In Vivo Cancer Dual-Targeting and Dual-Modality Imaging with Functionalized Quantum Dots

• Published in: Journal of Nuclear Medicine Vol. 56; no. 8; pp. 1278 - 1284
• Main Authors: Hu, Kongzhen, Wang, Hongliang, Tang, Ganghua, Huang, Tingting, Tang, Xiaolan, Liang, Xiang, Yao, Shaobo, Nie, Dahong
• Format: Journal Article
• Language: English
• Published: United States Society of Nuclear Medicine 01.08.2015
• Subjects: Animals; Biocompatible Materials - chemistry; Bombesin - pharmacokinetics; Cancer; Cells; Copper Radioisotopes; Cytotoxicity; Female; Fluorescence; Male; Mice; Mice, Inbred BALB C; Neoplasm Transplantation; Neoplasms - diagnostic imaging; Nitrophenols - chemistry; Oligopeptides - chemistry; Peptides - chemistry; Positron-Emission Tomography; Prostatic Neoplasms - diagnostic imaging; Quantum Dots; Receptors, Bombesin - metabolism; Rodents; Semiconductors; Spectrometry, Fluorescence; Tissue Distribution; Tumors; quantum dots; integrin αvβ3; GRPR; fluorescence; PET
• ISSN: 0161-5505; 2159-662X; 1535-5667
• DOI: 10.2967/jnumed.115.158873

Semiconductor quantum dots (QDs), after surface modification to provide water solubility and biocompatibility, have a promising future in biomedical applications.
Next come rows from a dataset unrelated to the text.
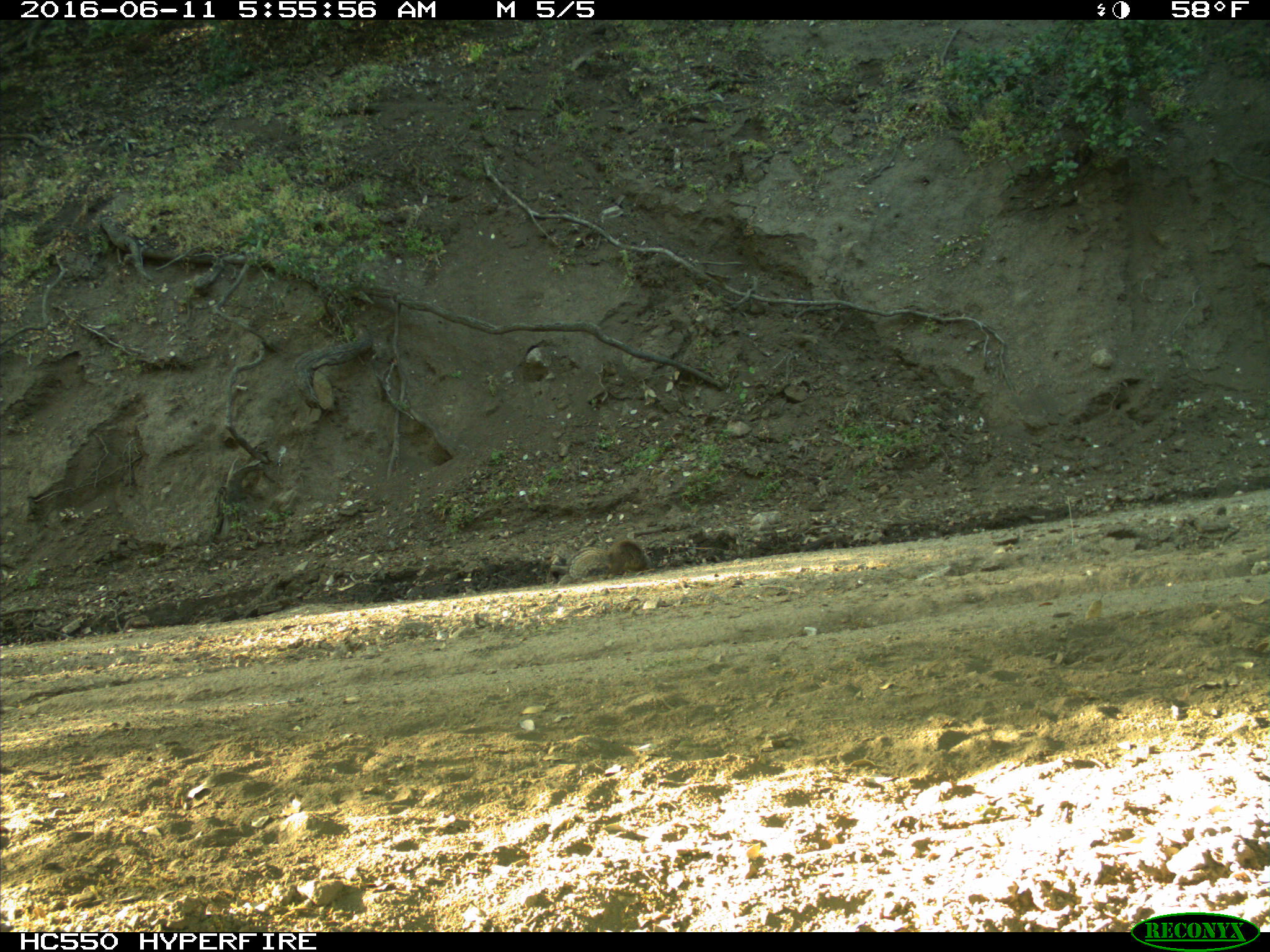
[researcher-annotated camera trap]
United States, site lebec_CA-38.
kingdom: Animalia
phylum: Chordata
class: Mammalia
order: Rodentia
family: Sciuridae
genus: Otospermophilus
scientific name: Otospermophilus beecheyi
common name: california ground squirrel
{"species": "Otospermophilus beecheyi (california ground squirrel)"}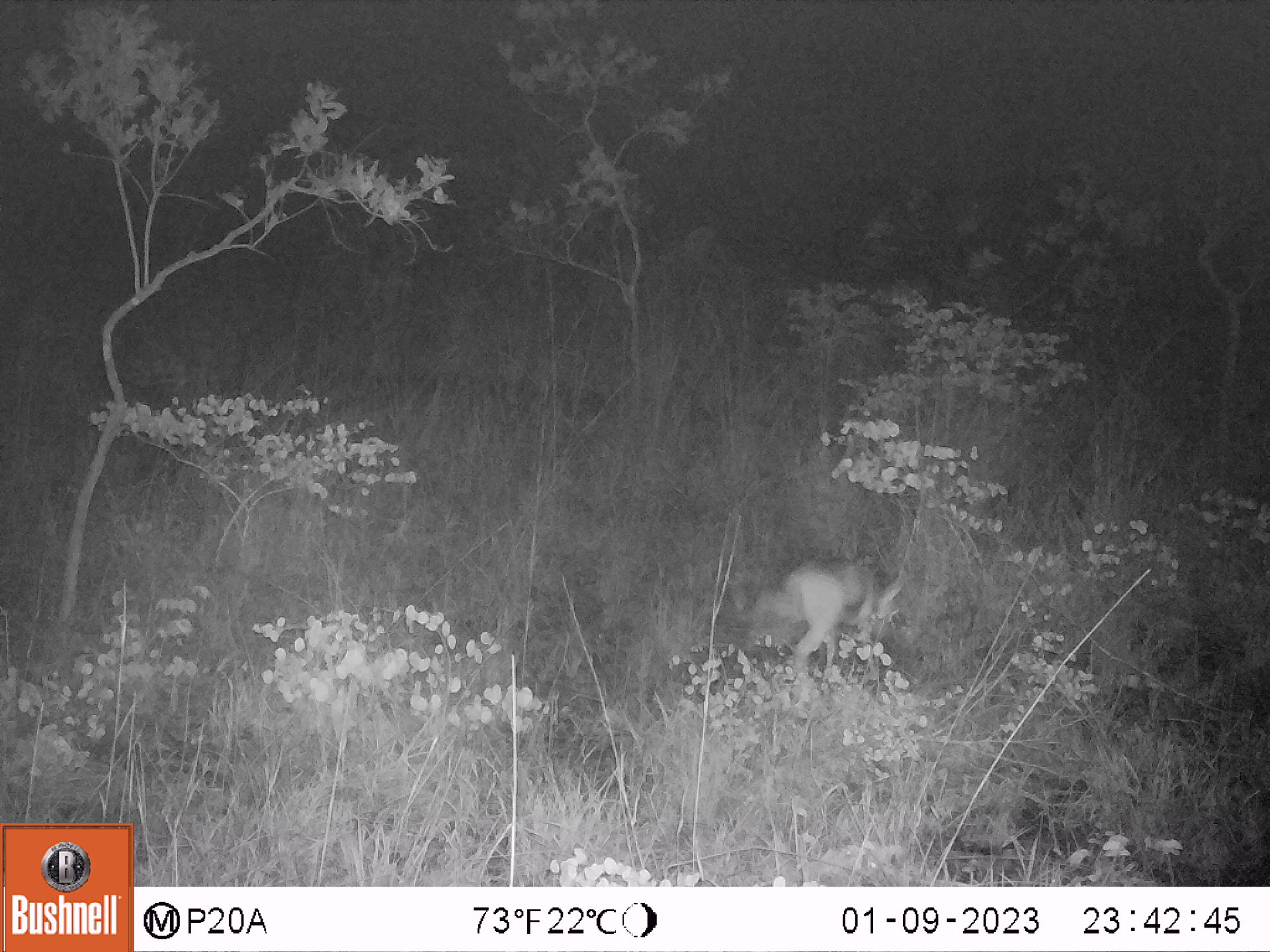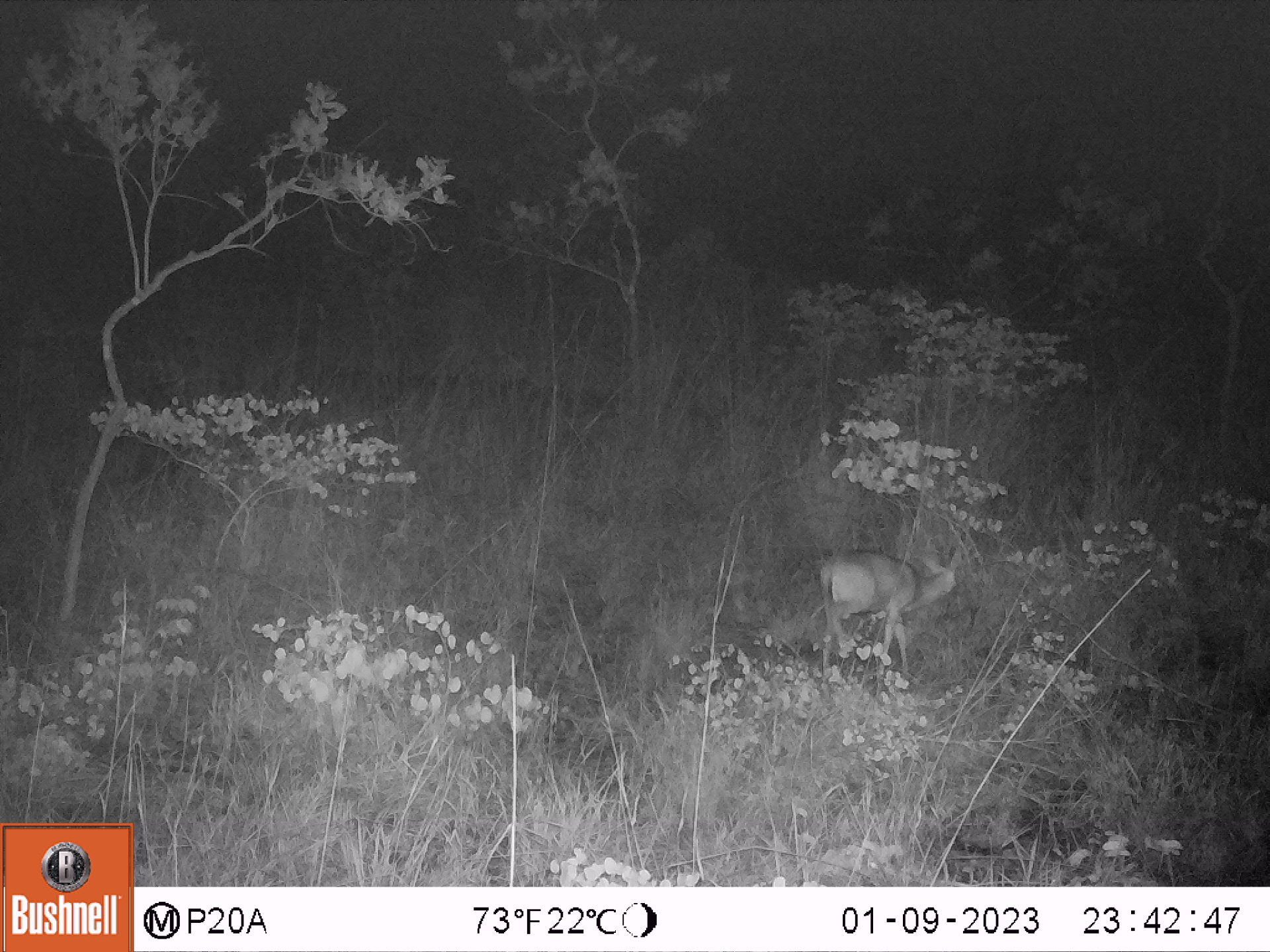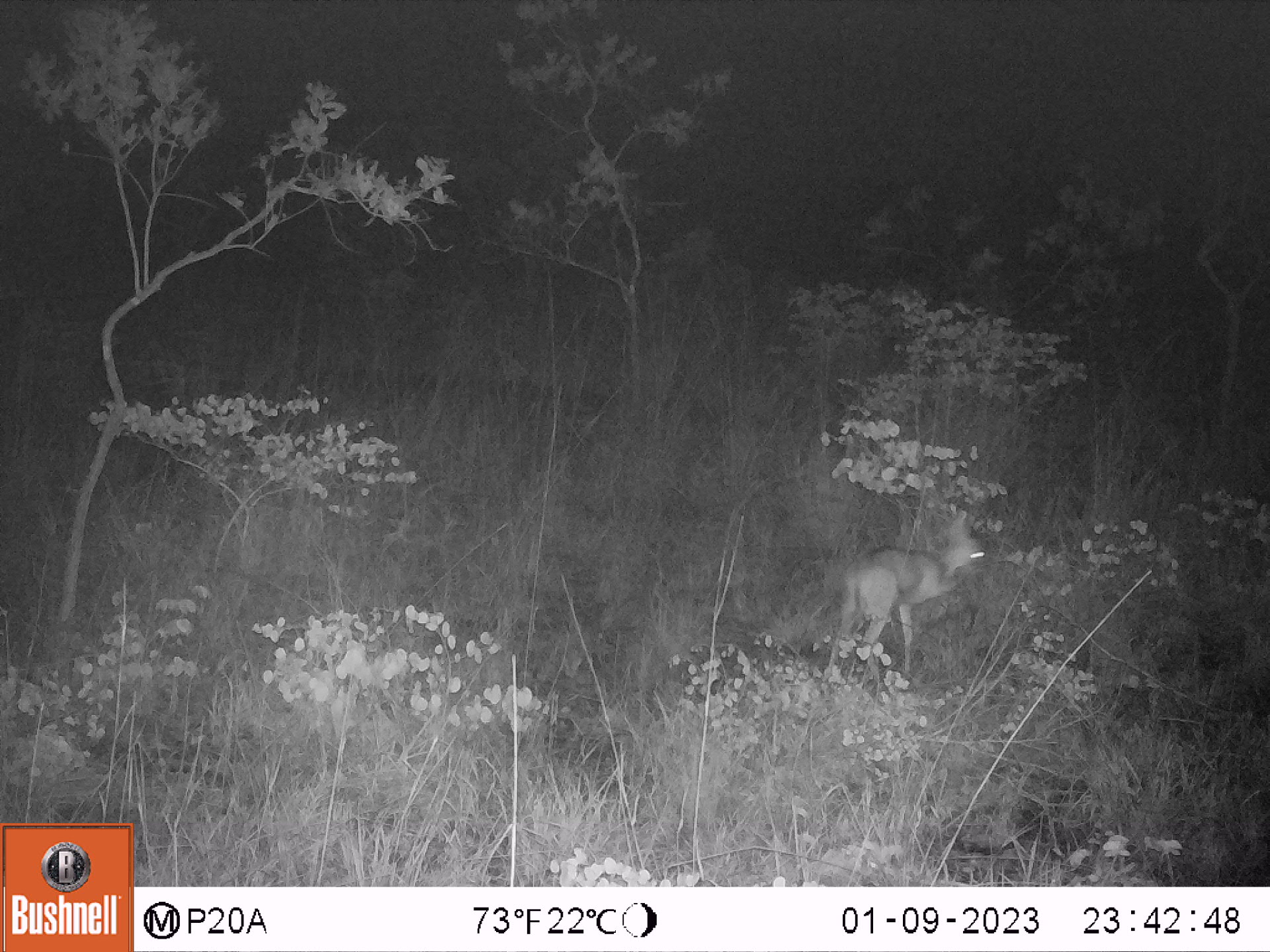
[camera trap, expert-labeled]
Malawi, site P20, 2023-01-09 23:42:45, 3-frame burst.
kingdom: Animalia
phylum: Chordata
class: Mammalia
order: Artiodactyla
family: Bovidae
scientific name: Antilopinae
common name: small antelope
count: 1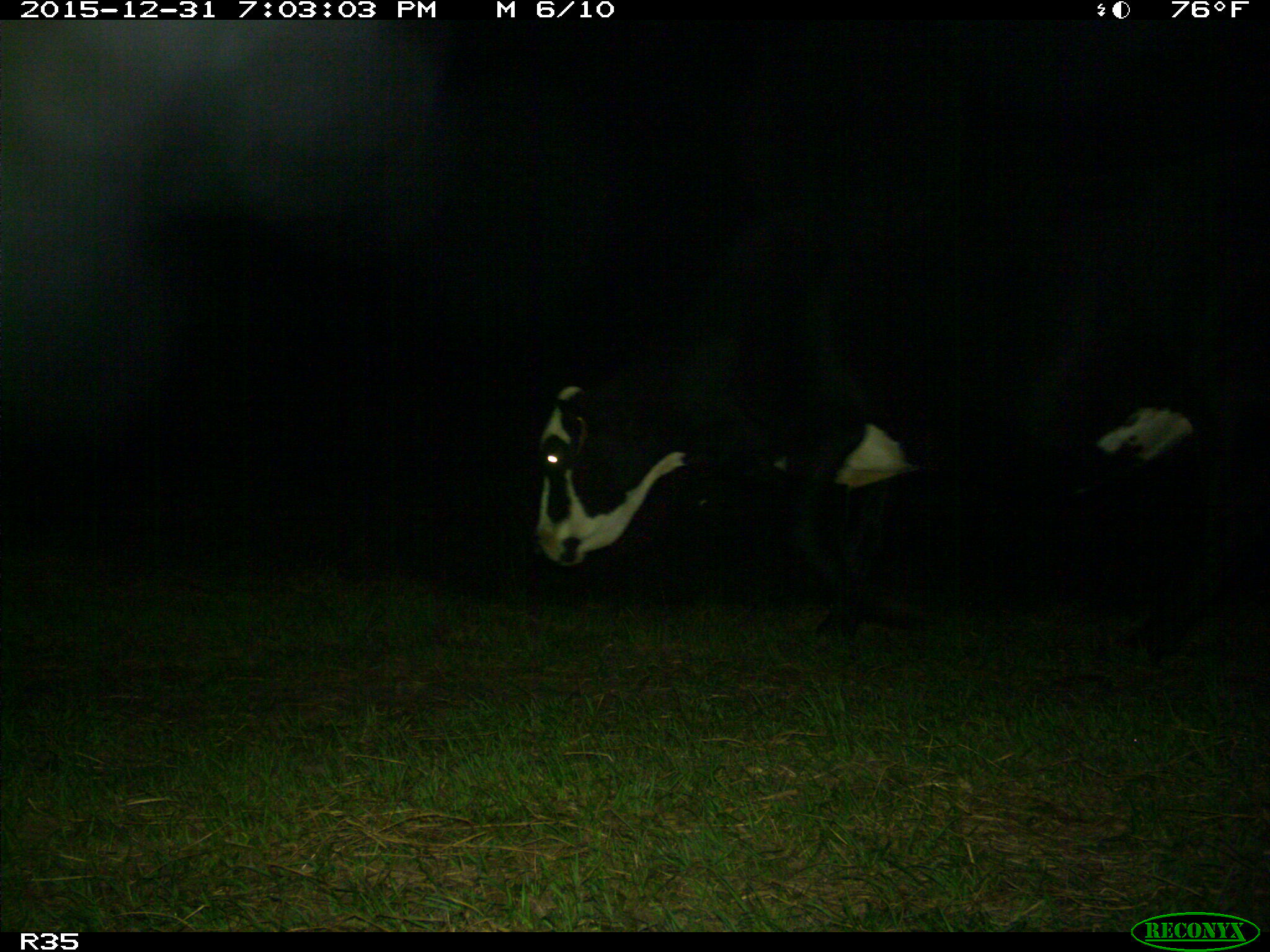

In this study, a dual receptor-targeting dual-modality PET/near-infrared fluorescence (NIRF) probe was developed for accurate assessment of the pharmacokinetics and tumor-targeting efficacy of QDs. QDs were modified by β-Glu-RGD-BBN (RGD is arginine-glycine-aspartate acid, and BBN is bombesin) peptides and then labeled with (18)F via the 4-nitrophenyl-2-(18)F-fluoropropionate prosthetic group. Cytotoxicity and cell-binding assay of QD-RGD-BBN were performed with PC-3 cells. In vivo dual-modality PET/NIRF imaging of prostate tumor-bearing mice was investigated using QD-RGD-BBN and 2-(18)F-fluoropropionyl-QD-RGD-BBN ((18)F-FP-QD-RGD-BBN). An in vivo biodistribution study of (18)F-FP-QD-RGD-BBN was performed on normal mice. QD-RGD-BBN exhibited strong red luminescence (600-800 nm) with the same maximum fluorescence wavelength (705 nm) as QD705 and slightly lower toxicity than that of QD705 in PC-3 cells at concentrations of greater than 30 μg/mL. Uptake of QD-RGD-BBN in PC-3 cells showed no significant decrease in the presence of an excess amount of dimer arginine-glycine-aspartate acid (RGD2) or bombesin(7-14) (BBN) peptide but was blocked significantly in the presence of an excess amount of NH2-RGD-BBN. Dual-function PET/NIRF imaging is able to accurately assess the biodistribution and tumor-targeting efficacy of the (18)F-labeled functionalized QDs. The functionalized QD probe has great potential as a universal dual-targeting probe for detecting tumors in living subjects, opening up a new strategy for the development of multitargeting multimodality (18)F-labeled QD probes with improved tumor-targeting efficacy.